Affiliation:
1. Critical Care Medicine Department, Clinical Center, National Institutes of Health, Bethesda, Maryland, USA
Abstract
SUMMARY
Every human being is presumed to be infected by the fungus
Pneumocystis jirovecii
at least once in his or her lifetime. This fungus belongs to a large group of species that appear to exclusively infect mammals, with
P. jirovecii
being the only one known to cause disease in humans. The mystery of
P. jirovecii
origin and speciation is just beginning to unravel. Here, we provide a review of the major steps of
P. jirovecii
evolution. The
Pneumocystis
genus likely originated from soil or plant-associated organisms during the period of Cretaceous ~165 million years ago and successfully shifted to mammals. The transition coincided with a substantial loss of genes, many of which are related to the synthesis of nutrients that can be scavenged from hosts or cell wall components that could be targeted by the mammalian immune system. Following the transition, the
Pneumocystis
genus cospeciated with mammals. Each species specialized at infecting its own host.
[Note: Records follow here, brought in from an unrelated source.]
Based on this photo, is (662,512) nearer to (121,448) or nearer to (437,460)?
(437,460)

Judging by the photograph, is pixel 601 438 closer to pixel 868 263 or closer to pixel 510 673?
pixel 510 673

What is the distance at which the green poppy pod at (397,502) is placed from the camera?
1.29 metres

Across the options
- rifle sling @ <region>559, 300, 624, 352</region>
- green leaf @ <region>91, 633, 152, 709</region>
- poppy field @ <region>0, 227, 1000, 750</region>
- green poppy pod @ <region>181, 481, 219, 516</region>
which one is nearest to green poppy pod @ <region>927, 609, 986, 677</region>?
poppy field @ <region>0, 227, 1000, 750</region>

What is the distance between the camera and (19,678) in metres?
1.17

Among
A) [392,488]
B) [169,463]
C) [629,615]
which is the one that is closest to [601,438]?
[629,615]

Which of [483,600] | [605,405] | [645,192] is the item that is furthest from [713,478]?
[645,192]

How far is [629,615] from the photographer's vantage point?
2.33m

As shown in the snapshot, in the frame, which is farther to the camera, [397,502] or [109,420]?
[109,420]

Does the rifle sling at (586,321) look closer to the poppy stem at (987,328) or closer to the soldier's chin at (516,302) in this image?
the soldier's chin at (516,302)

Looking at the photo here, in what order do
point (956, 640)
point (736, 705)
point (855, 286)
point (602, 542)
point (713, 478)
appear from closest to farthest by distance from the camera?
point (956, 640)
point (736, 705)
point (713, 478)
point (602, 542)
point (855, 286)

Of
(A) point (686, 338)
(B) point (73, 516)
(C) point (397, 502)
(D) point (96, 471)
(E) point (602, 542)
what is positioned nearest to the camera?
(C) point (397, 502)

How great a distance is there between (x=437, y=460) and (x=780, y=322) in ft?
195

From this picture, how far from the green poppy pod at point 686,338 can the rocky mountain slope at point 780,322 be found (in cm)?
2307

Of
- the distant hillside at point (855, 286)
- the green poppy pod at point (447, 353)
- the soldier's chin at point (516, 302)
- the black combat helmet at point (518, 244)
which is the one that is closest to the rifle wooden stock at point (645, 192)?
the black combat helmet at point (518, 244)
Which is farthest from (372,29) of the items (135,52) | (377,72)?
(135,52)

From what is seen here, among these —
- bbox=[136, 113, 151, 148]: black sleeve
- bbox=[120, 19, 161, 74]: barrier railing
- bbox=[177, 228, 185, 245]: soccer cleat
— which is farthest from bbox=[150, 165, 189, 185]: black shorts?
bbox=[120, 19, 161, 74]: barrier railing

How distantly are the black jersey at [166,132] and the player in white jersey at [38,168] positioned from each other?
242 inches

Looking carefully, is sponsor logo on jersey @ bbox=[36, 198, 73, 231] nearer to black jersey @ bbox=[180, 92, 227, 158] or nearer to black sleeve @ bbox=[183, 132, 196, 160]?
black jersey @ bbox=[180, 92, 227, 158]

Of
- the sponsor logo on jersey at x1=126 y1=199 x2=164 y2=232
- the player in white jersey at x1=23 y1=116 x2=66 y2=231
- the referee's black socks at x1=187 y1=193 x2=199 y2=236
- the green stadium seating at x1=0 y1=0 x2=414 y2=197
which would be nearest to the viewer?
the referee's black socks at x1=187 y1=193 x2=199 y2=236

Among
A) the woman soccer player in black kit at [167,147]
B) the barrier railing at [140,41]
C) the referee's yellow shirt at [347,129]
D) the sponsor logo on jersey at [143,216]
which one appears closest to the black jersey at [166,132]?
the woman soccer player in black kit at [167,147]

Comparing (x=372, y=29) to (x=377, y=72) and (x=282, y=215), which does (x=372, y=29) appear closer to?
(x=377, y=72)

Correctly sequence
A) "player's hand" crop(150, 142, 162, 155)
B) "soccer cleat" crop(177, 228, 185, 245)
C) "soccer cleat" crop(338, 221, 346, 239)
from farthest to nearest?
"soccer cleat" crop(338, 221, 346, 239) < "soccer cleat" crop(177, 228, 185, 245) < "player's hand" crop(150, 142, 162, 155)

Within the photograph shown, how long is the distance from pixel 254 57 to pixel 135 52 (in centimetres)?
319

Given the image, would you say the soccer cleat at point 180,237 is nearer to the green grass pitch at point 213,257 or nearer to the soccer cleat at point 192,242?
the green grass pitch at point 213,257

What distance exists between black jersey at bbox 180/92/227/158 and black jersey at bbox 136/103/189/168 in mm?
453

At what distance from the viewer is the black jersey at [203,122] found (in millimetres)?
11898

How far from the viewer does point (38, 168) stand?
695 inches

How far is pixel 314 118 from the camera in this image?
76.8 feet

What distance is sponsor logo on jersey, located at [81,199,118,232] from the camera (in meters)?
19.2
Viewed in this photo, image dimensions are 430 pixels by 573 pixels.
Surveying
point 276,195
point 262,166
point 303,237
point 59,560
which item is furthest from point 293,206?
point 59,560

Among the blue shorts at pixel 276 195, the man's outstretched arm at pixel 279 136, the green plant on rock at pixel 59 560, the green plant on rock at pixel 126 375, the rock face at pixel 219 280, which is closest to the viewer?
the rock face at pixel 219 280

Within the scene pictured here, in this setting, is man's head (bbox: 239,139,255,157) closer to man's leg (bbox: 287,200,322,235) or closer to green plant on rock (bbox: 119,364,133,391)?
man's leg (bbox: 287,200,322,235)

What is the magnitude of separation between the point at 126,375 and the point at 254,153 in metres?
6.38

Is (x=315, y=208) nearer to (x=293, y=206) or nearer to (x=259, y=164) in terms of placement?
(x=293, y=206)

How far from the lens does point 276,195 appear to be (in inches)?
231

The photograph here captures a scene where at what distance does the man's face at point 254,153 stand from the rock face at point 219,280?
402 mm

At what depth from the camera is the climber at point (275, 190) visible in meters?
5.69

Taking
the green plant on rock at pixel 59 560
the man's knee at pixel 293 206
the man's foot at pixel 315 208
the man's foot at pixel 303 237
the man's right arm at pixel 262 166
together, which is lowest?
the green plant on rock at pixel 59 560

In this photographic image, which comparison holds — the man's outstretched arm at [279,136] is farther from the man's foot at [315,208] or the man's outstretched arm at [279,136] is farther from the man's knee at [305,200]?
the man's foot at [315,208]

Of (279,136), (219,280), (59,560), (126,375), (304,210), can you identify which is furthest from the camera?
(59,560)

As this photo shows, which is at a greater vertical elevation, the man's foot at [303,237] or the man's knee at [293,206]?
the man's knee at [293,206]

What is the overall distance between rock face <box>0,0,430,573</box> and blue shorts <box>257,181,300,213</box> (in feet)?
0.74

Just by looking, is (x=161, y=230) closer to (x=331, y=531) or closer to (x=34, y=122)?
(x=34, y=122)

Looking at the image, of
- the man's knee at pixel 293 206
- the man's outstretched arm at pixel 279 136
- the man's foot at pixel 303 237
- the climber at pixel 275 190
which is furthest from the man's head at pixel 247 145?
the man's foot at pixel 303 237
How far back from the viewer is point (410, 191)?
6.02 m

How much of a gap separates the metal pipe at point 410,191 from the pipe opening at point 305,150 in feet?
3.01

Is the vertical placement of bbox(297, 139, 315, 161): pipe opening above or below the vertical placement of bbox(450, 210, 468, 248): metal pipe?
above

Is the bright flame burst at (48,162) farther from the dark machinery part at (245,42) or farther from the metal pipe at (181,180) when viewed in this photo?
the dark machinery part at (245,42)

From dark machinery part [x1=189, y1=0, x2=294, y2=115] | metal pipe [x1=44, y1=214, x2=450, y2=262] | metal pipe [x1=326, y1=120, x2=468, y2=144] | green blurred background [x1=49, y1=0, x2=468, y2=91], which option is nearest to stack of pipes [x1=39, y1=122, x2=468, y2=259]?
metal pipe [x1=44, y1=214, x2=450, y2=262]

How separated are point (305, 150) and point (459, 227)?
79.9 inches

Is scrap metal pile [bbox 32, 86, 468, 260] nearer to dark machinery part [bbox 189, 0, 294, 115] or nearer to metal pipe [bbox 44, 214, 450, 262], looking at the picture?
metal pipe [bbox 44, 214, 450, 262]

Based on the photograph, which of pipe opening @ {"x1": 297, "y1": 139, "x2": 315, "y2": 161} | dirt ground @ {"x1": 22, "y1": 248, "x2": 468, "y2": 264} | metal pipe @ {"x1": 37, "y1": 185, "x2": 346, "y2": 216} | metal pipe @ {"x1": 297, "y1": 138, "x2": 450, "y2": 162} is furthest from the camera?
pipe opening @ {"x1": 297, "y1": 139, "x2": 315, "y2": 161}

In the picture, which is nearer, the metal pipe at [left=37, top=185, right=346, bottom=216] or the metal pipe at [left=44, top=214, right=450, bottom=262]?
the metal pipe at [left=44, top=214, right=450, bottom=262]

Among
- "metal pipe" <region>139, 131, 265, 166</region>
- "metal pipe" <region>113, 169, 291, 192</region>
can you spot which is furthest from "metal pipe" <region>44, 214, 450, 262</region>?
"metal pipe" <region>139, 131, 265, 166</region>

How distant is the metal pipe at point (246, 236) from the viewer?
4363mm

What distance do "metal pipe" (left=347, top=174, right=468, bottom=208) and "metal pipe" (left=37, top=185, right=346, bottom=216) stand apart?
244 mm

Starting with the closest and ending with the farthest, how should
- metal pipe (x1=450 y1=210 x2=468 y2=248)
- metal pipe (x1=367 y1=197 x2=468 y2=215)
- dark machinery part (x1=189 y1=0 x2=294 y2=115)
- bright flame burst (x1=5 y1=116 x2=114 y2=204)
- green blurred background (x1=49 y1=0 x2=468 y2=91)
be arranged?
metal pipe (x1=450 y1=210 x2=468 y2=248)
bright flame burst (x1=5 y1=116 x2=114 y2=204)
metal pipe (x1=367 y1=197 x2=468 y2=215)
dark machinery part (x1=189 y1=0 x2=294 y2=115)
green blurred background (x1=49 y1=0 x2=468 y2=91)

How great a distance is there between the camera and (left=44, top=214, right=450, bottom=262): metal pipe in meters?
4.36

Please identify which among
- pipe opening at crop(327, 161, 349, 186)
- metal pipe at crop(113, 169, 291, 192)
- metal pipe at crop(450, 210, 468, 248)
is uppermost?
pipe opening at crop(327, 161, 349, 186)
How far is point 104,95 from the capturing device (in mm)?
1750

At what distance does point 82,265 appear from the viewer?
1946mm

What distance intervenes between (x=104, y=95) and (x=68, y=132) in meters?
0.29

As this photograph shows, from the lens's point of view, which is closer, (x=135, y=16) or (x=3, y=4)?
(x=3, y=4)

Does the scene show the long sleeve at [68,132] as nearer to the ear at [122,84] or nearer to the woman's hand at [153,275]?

Host specialization is presumably built at least partially upon surface glycoproteins, whose protogene was acquired prior to the genus formation.
P. jirovecii
appeared at ~65 million years ago, overlapping with the emergence of the first primates.
P. jirovecii
and its sister species
P. macacae
, which infects macaques nowadays, may have had overlapping host ranges in the distant past. Clues from molecular clocks suggest that
P. jirovecii
did not cospeciate with humans. Molecular evidence suggests that
Pneumocystis
speciation involved chromosomal rearrangements and the mounting of genetic barriers that inhibit gene flow among species.